Associate professor Dr Steve Kennedy from Rotterdam School of Management and Prof. Martina Linnenluecke from Macquarie University Sydney explore the road towards managing for resilience and the circular economy – which might not be as straightforward as it would first appear.  Despite good intentions, there are dangers that firms could be optimising in the wrong direction. What needs to be done? Dr Kennedy and Prof. Linnenluecke offer four key considerations of connection that begin to embrace insights from resilience thinking.

 

The circular economy is championed to move production and consumption systems toward sustainability and build the resilience of firms, industries, and Earth’s ecosystems. It is an approach that focuses on how material resources are used and flow through economies. Firms claim to reduce their impact on the environment while enjoying the benefits of increased resilience through circular practices of eliminating waste, using resources more efficiently, and increasing the time resources spend within the economy. Yet, this might not be as straightforward as it seems when we look at the insights from the field of managing for resilience.

The circular economy discourse is too readily ignoring the actual impact on the natural environment and how firms in agriculture, forestry, fisheries, mining respond to changes towards the circular economy.

Building the capacity to adapt and transform

Resilience is a multi-level concept. It considers how systems at different levels adapt or transform when faced with change. These systems can be firms, the industries they are part of or the social-ecological systems they are embedded within. Without resilience, systems are prone to collapse and are vulnerable to shocks and disturbances that cause them to lose functioning and structure. For instance, a farmer growing only one crop will be highly vulnerable to any disease that impacts that crop. Managing for resilience entails ensuring that systems maintain the capacity to adapt in the face of change and are still able to operate. Yet, resilience may not be a good thing – especially if it is deteriorating the resilience of other levels. For instance, a highly resilient fossil fuel industry weakens the resilience of our Earth systems as it pushes them closer to critical tipping points. In these examples, ‘resilience thinking’ calls for systems to have the ability to proactively transform.
 

Pursuing circularity but ignoring resilience

Curiously, resilience has, so far, been largely absent from discussions about the circular economy. By overlooking resilience, circular economy practices may be pursued in ways that are ineffective at strengthening the ability of firms, industries, and social-ecological systems to manage for shocks and disturbances. Moreover, these practices may even be harming the capacity of actors to ably adapt and transform.
 

Connecting the circular economy with resilience thinking

Circular economy research and practice needs to begin to embrace insights from resilience thinking. To open the door, we offer four key considerations of connection:

The circular economy offers excellent opportunities to move us away from critical environmental tipping points such as loss of biodiversity and changing the use of land. By reducing the demand for new virgin materials, companies have the option to leave pristine ecosystems intact and restore natural environments that have been exploited. For instance, a forestry company could rewild part of its land. Yet do firms respond this way?

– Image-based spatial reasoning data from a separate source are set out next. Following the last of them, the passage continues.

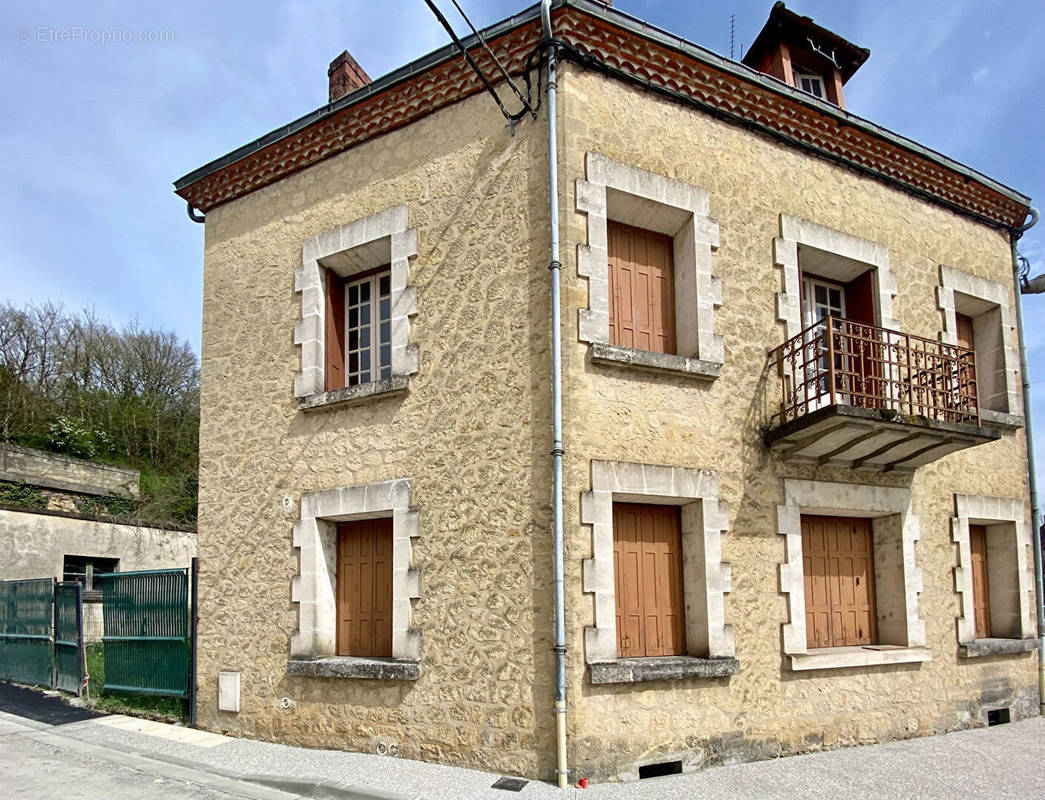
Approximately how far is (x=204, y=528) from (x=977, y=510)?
8.62 metres

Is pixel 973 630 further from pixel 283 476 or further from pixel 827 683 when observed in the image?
pixel 283 476

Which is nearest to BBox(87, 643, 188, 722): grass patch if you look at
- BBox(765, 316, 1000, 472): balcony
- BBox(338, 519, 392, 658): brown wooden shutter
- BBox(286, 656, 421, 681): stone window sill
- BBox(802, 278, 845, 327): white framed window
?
BBox(286, 656, 421, 681): stone window sill

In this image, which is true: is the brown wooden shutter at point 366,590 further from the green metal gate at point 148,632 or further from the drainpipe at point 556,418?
the green metal gate at point 148,632

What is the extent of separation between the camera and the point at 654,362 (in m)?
6.86

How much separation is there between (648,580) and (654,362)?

Companies that eliminate waste will likely benefit from efficiency savings, savings that can be passed to the customer and raise the demand for the product. This is known as ‘Jevons Paradox’ – that efficiency enables growth. A cheaper price of wood makes it a more viable option for other uses, and the forestry company continues to work at maximum production. This may have overall benefits if wood is replacing a more unsustainable alternative, but it may also simply drive up overall consumption. Worse still, the company may choose to use the land for other economic purposes instead such as cattle ranching, and that could even be more destructive than its previous purpose.

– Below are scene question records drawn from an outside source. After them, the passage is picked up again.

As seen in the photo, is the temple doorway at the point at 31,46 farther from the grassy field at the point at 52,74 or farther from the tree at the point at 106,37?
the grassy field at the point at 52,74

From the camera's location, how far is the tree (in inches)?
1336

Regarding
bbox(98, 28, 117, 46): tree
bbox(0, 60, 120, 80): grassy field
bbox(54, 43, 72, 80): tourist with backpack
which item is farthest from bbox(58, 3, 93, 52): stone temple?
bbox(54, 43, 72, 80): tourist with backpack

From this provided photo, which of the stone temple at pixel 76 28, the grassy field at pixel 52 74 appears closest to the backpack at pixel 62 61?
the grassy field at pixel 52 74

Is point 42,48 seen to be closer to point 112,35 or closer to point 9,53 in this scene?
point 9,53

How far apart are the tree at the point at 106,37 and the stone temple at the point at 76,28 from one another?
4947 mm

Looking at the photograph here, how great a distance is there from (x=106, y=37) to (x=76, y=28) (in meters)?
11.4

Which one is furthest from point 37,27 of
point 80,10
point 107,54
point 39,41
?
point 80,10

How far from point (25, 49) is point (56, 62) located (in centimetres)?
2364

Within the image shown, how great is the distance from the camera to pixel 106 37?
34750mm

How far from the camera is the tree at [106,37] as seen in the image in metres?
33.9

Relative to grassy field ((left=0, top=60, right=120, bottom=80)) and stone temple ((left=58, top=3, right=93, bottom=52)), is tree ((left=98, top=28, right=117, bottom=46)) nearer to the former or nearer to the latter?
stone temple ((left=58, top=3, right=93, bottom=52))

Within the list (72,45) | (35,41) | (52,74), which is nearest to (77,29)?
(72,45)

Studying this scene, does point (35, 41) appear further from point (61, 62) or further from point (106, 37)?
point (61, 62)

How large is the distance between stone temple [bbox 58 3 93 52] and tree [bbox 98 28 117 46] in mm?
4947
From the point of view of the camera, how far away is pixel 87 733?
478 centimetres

The circular economy discourse is too readily ignoring the actual impact on the natural environment and how firms in agriculture, forestry, fisheries, mining respond to changes towards the circular economy. Urgent attention is needed to discover when circular initiatives create the envisioned positive impact and how desired responses from extractive industries are achieved.

Central to the philosophy of the circular economy is the elimination of waste. Firms need to do more with less, finding resource savings in the ways they produce goods and deliver value to customers. By reducing dependency on raw materials, a firm may be more resilient to supply shortages and volatility of prices. But could the drive for efficiency leave firms more vulnerable to shocks?

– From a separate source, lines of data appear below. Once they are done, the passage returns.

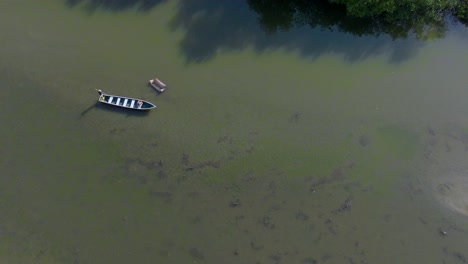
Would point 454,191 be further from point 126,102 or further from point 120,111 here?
point 120,111

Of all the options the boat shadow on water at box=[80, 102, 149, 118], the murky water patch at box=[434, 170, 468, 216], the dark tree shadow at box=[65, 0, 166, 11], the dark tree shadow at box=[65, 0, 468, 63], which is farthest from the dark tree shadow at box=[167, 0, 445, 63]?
the murky water patch at box=[434, 170, 468, 216]

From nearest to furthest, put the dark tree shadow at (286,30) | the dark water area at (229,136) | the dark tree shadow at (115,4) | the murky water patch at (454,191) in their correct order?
the dark water area at (229,136)
the murky water patch at (454,191)
the dark tree shadow at (286,30)
the dark tree shadow at (115,4)

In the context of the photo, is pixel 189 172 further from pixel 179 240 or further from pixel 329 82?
pixel 329 82

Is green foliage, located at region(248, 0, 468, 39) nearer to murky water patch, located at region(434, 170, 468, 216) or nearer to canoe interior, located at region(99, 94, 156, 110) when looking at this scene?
canoe interior, located at region(99, 94, 156, 110)

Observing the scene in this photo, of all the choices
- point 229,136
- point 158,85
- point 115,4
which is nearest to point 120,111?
point 158,85

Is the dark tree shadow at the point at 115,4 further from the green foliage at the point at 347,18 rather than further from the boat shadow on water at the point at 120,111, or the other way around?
the boat shadow on water at the point at 120,111

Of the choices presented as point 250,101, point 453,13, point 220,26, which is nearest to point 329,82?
point 250,101

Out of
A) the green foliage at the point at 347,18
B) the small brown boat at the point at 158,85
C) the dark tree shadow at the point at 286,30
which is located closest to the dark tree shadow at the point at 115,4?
the dark tree shadow at the point at 286,30
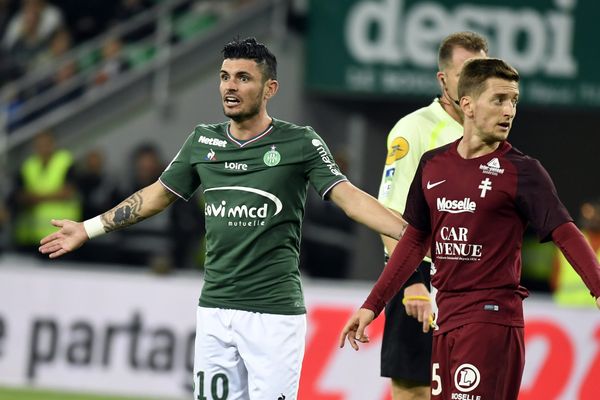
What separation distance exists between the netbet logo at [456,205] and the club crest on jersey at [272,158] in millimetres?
935

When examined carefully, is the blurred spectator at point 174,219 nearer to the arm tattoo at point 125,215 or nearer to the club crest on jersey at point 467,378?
the arm tattoo at point 125,215

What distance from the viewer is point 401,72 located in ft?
50.9

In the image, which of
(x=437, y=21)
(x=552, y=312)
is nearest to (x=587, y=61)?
(x=437, y=21)

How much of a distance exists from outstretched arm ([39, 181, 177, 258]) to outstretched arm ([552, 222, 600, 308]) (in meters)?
2.04

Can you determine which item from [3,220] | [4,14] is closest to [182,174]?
[3,220]

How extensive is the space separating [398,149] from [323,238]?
28.1ft

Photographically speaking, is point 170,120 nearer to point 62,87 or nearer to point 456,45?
point 62,87

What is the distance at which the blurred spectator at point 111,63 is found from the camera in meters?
16.6

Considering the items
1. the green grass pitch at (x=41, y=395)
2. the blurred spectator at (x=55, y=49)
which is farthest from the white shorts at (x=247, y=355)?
the blurred spectator at (x=55, y=49)

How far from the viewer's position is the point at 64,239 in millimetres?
6836

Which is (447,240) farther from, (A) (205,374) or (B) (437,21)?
(B) (437,21)

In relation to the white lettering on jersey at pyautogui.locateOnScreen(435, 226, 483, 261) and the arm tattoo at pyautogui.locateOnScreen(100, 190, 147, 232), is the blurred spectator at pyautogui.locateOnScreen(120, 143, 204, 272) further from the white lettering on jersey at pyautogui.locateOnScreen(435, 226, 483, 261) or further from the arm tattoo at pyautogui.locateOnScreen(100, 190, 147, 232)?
the white lettering on jersey at pyautogui.locateOnScreen(435, 226, 483, 261)

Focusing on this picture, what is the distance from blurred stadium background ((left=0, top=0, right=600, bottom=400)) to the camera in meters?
12.0

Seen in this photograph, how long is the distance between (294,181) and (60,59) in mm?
10692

By migrating to optimised ways of doing things, firms reduce the diversity and redundancy available for when things go wrong. Selling only the most resource-efficient product leaves no alternatives if there is a sudden fall in demand. Getting rid of the unused vehicle leaves no back-up transport if there are accidents or breakdowns, and getting rid of machinery reduces the range of current and future products that could be offered. Firms need to be conscious of this tension and actively manage it to avoid being left brittle and decapacitated in the face of disruptions.

One approach is to establish partnerships that facilitate exchange of resources in times of adversity, or creating a shared pool of resources (e.g., fleet sharing arrangements). For these to work well, partners must be different enough not to experience the same stresses at the same time.

As firms convert linear economy operations to circular ones, they face the danger of optimising the wrong way of doing things. For instance, a firm may succeed in improving the circularity of agriculture by using food waste from supermarkets as its inputs. but then the firm has created a dependency on an industry that creates waste.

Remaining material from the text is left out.